*Estratto del testo:*
>>>

A bordo scoppiò il panico. L’equipaggio, in assenza di metodi adeguati per contrastare il rischio, o tempo sufficiente per avvisare gli altri, salì rapidamente a bordo delle scialuppe di salvataggio, dirigendosi verso la riva più distante della città. Molti di loro, effettivamente, riuscirono a trarsi in salvo. Navi provenienti dal porto, nel frattempo, si avvicinarono per tentare di spegnere il fuoco. Non che questo spostamento fece la benché minima differenza. Al momento dell’esplosione, il carico della Mont Blanc scoppiò con l’energia di circa 2,9 kilotoni, una potenza che sarebbe stata definita in seguito “circa un quinto di quella della bomba di Hiroshima”. Le conseguenze furono, come descritto in apertura, niente meno che devastanti.

L’esatto numero di decessi causati dall’esplosione di Halifax resta tutt’ora incerto. Per uno scherzo del destino, la sera di quello stesso giorno la Nuova Scozia fu colpita da una grave tormenta di neve, che ritardò l’arrivo dei soccorsi. Ciononostante il governo federale, ed il vicino stato del Massachusetts, furono rapidi nell’inviare tutto il personale di soccorso a disposizione, con una prontezza che ancora oggi troviamo difficile da emulare. Una scuola nell’area ovest della città fu deputata al ruolo di obitorio temporaneo, mentre uno sforzo spropositato venne messo in campo per recuperare ed identificare le vittime, sotto la guida del coroner Arthur S. Barnstead, figlio ed erede professionale di John Henry, l’uomo che aveva occupato la stessa posizione a seguito del tristemente famoso naufragio del Titanic, soltanto 5 anni prima. Fu ritenuto successivamente che dallo sforzo collettivo per assistere i numerosi feriti, in mezzo a un simile mare di macerie, sarebbero avanzati in modo particolare due campi precedentemente trascurati dalla medicina moderna: quello oftalmico e della pediatria. Oggi numerosi monumenti, tra cui uno costituito da quella stessa asta di àncora scagliata a miglia di distanza, ricordano in modo conciso l’evento, affinché le nuove generazioni non possano dimenticare l’esperienza che pesò così grandemente sulla vita dei loro sfortunati bisnonni.

<<<

*Dati registrati:*
>>>

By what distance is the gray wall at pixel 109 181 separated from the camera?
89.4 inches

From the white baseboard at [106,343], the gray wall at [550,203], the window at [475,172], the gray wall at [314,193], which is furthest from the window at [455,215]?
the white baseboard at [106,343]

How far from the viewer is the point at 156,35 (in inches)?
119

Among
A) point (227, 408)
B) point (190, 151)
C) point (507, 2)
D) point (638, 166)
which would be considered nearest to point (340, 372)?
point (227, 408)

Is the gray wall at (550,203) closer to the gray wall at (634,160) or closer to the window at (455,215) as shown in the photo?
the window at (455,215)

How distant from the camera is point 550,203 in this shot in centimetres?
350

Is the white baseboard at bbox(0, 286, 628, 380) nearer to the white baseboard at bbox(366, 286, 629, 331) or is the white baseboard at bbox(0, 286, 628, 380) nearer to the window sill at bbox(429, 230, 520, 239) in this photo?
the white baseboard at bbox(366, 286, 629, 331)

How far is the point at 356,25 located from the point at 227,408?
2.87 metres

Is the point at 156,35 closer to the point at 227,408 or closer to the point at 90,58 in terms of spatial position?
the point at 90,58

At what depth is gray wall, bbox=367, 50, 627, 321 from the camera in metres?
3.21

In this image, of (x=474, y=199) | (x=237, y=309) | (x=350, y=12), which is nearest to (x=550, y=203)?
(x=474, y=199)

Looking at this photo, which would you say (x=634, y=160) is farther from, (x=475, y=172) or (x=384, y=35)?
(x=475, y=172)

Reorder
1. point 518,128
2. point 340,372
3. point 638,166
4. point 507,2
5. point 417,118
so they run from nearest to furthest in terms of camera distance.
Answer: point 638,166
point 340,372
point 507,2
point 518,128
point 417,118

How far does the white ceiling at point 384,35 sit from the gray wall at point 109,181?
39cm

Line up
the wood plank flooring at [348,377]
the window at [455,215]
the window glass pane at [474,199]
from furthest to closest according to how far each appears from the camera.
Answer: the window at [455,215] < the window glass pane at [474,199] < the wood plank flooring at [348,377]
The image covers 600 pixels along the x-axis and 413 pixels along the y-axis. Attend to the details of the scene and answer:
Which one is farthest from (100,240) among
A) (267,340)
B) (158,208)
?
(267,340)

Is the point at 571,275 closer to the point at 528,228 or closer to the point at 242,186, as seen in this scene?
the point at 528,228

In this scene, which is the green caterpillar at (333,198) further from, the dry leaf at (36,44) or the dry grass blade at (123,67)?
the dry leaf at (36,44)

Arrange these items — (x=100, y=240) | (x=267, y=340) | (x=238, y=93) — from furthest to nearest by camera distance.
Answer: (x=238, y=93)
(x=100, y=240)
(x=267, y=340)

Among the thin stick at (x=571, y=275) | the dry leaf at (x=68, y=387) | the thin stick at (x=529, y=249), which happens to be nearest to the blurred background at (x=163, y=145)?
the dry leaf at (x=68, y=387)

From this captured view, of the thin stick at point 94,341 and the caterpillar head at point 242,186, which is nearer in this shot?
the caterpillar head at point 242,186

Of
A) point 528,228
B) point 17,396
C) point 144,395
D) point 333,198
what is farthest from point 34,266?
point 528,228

<<<

*Esercizio A:*
Rispondi per favore a queste domande sul brano sull'esplosione di Halifax:
(i) Con quale energia, secondo il brano, scoppiò il carico della Mont Blanc?
(ii) Da che cosa fu colpita la Nuova Scozia la sera di quello stesso giorno?
(iii) Quali due campi della medicina si ritenne che sarebbero avanzati grazie allo sforzo per assistere i feriti?
*Esercizio B:* Prosegui il brano sull'esplosione di Halifax partendo subito dopo la sua ultima frase.

*Spazio risposta A:*
(i) Con l'energia di circa 2,9 kilotoni.
(ii) Da una grave tormenta di neve.
(iii) Il campo oftalmico e quello della pediatria.

*Spazio risposta B:*
Successivamente, vennero fatti molti tentativi di attribuire la responsabilità del disastro. Il primo accusato fu il timoniere della SS Imo John Johansen, che si ritenne potesse essere una spia proveniente dalla Germania. Questo perché tra i suoi averi fu scoperta una lettera scritta “in tedesco” prima che qualcuno di competente, finalmente, riuscisse ad identificare la lingua come norvegese. Quindi toccò a Le Médec e Mackey, accusati di non aver segnalato adeguatamente il pericolo costituito dal loro carico, nonché semplicemente, di essersi trovati in un luogo tanto vulnerabile all’eventuale deflagrazione. Entrambi furono processati di fronte al gran giurì, assieme a F. Evan Wyatt, il comandante canadese del porto che aveva dato il via libera all’SS Imo. Alla fine, tuttavia, furono assolti per mancanza di prove. Uno dei più terribili massacri causati dall’uomo nell’America settentrionale restò dunque privo di colpevoli, quasi fosse troppo terribile per attribuirlo a una sola persona.
Sarebbe bello poter dire che da quel momento, le norme comportamentali degli uomini di marina siano cambiate per sempre. Ed in qualche misura, forse, questo è anche vero. Ma la distrazione è un prodotto inevitabile della mente umana. Come immancabilmente testimoniato dalle nuove generazioni di nuovi, costosi e spesso evitabili disastri.